EXERCISE DIRECTIONS>
With nothing added or dropped, output every record below exactly.

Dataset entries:
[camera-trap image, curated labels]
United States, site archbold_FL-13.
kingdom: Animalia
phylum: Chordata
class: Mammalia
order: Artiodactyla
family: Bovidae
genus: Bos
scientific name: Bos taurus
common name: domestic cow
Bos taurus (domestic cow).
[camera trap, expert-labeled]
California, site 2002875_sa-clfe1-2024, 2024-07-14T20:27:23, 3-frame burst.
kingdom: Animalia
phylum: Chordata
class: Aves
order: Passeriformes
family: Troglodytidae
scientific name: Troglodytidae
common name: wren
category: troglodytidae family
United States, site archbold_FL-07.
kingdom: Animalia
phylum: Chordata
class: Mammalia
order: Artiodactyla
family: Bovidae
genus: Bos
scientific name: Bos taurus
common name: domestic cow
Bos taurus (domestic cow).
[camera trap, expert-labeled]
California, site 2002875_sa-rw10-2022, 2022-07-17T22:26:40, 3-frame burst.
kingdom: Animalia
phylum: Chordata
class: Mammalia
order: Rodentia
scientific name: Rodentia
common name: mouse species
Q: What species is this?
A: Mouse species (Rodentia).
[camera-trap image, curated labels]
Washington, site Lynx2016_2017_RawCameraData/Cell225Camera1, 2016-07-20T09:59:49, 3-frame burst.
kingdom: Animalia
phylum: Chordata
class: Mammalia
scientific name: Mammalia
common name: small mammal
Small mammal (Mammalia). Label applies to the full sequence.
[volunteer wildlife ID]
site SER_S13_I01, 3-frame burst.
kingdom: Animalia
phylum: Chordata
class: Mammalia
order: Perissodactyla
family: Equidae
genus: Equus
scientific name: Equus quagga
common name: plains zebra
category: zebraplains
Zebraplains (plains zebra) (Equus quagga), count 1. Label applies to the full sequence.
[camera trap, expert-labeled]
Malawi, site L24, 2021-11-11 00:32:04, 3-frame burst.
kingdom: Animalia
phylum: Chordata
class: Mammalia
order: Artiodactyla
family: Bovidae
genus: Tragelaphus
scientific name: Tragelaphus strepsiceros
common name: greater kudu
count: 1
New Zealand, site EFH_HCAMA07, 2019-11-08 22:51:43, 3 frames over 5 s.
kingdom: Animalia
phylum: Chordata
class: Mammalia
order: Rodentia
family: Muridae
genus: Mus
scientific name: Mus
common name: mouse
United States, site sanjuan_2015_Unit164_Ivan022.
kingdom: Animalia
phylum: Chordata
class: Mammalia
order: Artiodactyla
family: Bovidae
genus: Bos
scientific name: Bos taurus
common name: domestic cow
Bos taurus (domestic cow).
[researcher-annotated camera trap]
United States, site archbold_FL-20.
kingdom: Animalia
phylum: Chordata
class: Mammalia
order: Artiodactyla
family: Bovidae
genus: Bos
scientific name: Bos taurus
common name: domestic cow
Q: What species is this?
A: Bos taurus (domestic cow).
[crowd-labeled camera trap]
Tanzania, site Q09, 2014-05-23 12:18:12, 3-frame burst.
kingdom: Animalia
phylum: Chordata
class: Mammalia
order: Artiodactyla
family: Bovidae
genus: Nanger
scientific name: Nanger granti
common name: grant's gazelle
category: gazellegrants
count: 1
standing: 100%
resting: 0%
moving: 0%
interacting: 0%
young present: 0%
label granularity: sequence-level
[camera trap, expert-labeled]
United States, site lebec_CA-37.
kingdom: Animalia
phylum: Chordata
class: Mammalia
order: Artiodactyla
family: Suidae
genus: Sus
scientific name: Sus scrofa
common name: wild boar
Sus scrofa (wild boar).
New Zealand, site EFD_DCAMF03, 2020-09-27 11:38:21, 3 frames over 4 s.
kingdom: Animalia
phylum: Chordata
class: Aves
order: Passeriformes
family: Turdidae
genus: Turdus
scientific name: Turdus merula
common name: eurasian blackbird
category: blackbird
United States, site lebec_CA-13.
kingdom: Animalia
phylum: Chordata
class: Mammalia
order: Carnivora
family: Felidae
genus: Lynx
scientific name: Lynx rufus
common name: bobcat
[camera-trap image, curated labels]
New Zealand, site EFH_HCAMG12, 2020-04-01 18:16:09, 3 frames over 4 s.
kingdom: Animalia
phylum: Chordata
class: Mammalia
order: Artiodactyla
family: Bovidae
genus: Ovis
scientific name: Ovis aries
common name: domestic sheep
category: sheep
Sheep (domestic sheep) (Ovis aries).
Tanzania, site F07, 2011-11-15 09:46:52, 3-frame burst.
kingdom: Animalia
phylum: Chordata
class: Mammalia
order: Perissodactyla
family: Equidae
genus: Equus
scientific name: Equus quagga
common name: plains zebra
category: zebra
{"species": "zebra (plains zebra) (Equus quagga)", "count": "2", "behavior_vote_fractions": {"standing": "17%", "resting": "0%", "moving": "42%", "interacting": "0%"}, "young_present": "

ANSWER TO THE PROBLEM>
[camera-trap image, curated labels]
United States, site archbold_FL-13.
kingdom: Animalia
phylum: Chordata
class: Mammalia
order: Artiodactyla
family: Bovidae
genus: Bos
scientific name: Bos taurus
common name: domestic cow
Bos taurus (domestic cow).
[camera trap, expert-labeled]
California, site 2002875_sa-clfe1-2024, 2024-07-14T20:27:23, 3-frame burst.
kingdom: Animalia
phylum: Chordata
class: Aves
order: Passeriformes
family: Troglodytidae
scientific name: Troglodytidae
common name: wren
category: troglodytidae family
United States, site archbold_FL-07.
kingdom: Animalia
phylum: Chordata
class: Mammalia
order: Artiodactyla
family: Bovidae
genus: Bos
scientific name: Bos taurus
common name: domestic cow
Bos taurus (domestic cow).
[camera trap, expert-labeled]
California, site 2002875_sa-rw10-2022, 2022-07-17T22:26:40, 3-frame burst.
kingdom: Animalia
phylum: Chordata
class: Mammalia
order: Rodentia
scientific name: Rodentia
common name: mouse species
Q: What species is this?
A: Mouse species (Rodentia).
[camera-trap image, curated labels]
Washington, site Lynx2016_2017_RawCameraData/Cell225Camera1, 2016-07-20T09:59:49, 3-frame burst.
kingdom: Animalia
phylum: Chordata
class: Mammalia
scientific name: Mammalia
common name: small mammal
Small mammal (Mammalia). Label applies to the full sequence.
[volunteer wildlife ID]
site SER_S13_I01, 3-frame burst.
kingdom: Animalia
phylum: Chordata
class: Mammalia
order: Perissodactyla
family: Equidae
genus: Equus
scientific name: Equus quagga
common name: plains zebra
category: zebraplains
Zebraplains (plains zebra) (Equus quagga), count 1. Label applies to the full sequence.
[camera trap, expert-labeled]
Malawi, site L24, 2021-11-11 00:32:04, 3-frame burst.
kingdom: Animalia
phylum: Chordata
class: Mammalia
order: Artiodactyla
family: Bovidae
genus: Tragelaphus
scientific name: Tragelaphus strepsiceros
common name: greater kudu
count: 1
New Zealand, site EFH_HCAMA07, 2019-11-08 22:51:43, 3 frames over 5 s.
kingdom: Animalia
phylum: Chordata
class: Mammalia
order: Rodentia
family: Muridae
genus: Mus
scientific name: Mus
common name: mouse
United States, site sanjuan_2015_Unit164_Ivan022.
kingdom: Animalia
phylum: Chordata
class: Mammalia
order: Artiodactyla
family: Bovidae
genus: Bos
scientific name: Bos taurus
common name: domestic cow
Bos taurus (domestic cow).
[researcher-annotated camera trap]
United States, site archbold_FL-20.
kingdom: Animalia
phylum: Chordata
class: Mammalia
order: Artiodactyla
family: Bovidae
genus: Bos
scientific name: Bos taurus
common name: domestic cow
Q: What species is this?
A: Bos taurus (domestic cow).
[crowd-labeled camera trap]
Tanzania, site Q09, 2014-05-23 12:18:12, 3-frame burst.
kingdom: Animalia
phylum: Chordata
class: Mammalia
order: Artiodactyla
family: Bovidae
genus: Nanger
scientific name: Nanger granti
common name: grant's gazelle
category: gazellegrants
count: 1
standing: 100%
resting: 0%
moving: 0%
interacting: 0%
young present: 0%
label granularity: sequence-level
[camera trap, expert-labeled]
United States, site lebec_CA-37.
kingdom: Animalia
phylum: Chordata
class: Mammalia
order: Artiodactyla
family: Suidae
genus: Sus
scientific name: Sus scrofa
common name: wild boar
Sus scrofa (wild boar).
New Zealand, site EFD_DCAMF03, 2020-09-27 11:38:21, 3 frames over 4 s.
kingdom: Animalia
phylum: Chordata
class: Aves
order: Passeriformes
family: Turdidae
genus: Turdus
scientific name: Turdus merula
common name: eurasian blackbird
category: blackbird
United States, site lebec_CA-13.
kingdom: Animalia
phylum: Chordata
class: Mammalia
order: Carnivora
family: Felidae
genus: Lynx
scientific name: Lynx rufus
common name: bobcat
[camera-trap image, curated labels]
New Zealand, site EFH_HCAMG12, 2020-04-01 18:16:09, 3 frames over 4 s.
kingdom: Animalia
phylum: Chordata
class: Mammalia
order: Artiodactyla
family: Bovidae
genus: Ovis
scientific name: Ovis aries
common name: domestic sheep
category: sheep
Sheep (domestic sheep) (Ovis aries).
Tanzania, site F07, 2011-11-15 09:46:52, 3-frame burst.
kingdom: Animalia
phylum: Chordata
class: Mammalia
order: Perissodactyla
family: Equidae
genus: Equus
scientific name: Equus quagga
common name: plains zebra
category: zebra
{"species": "zebra (plains zebra) (Equus quagga)", "count": "2", "behavior_vote_fractions": {"standing": "17%", "resting": "0%", "moving": "42%", "interacting": "0%"}, "young_present": "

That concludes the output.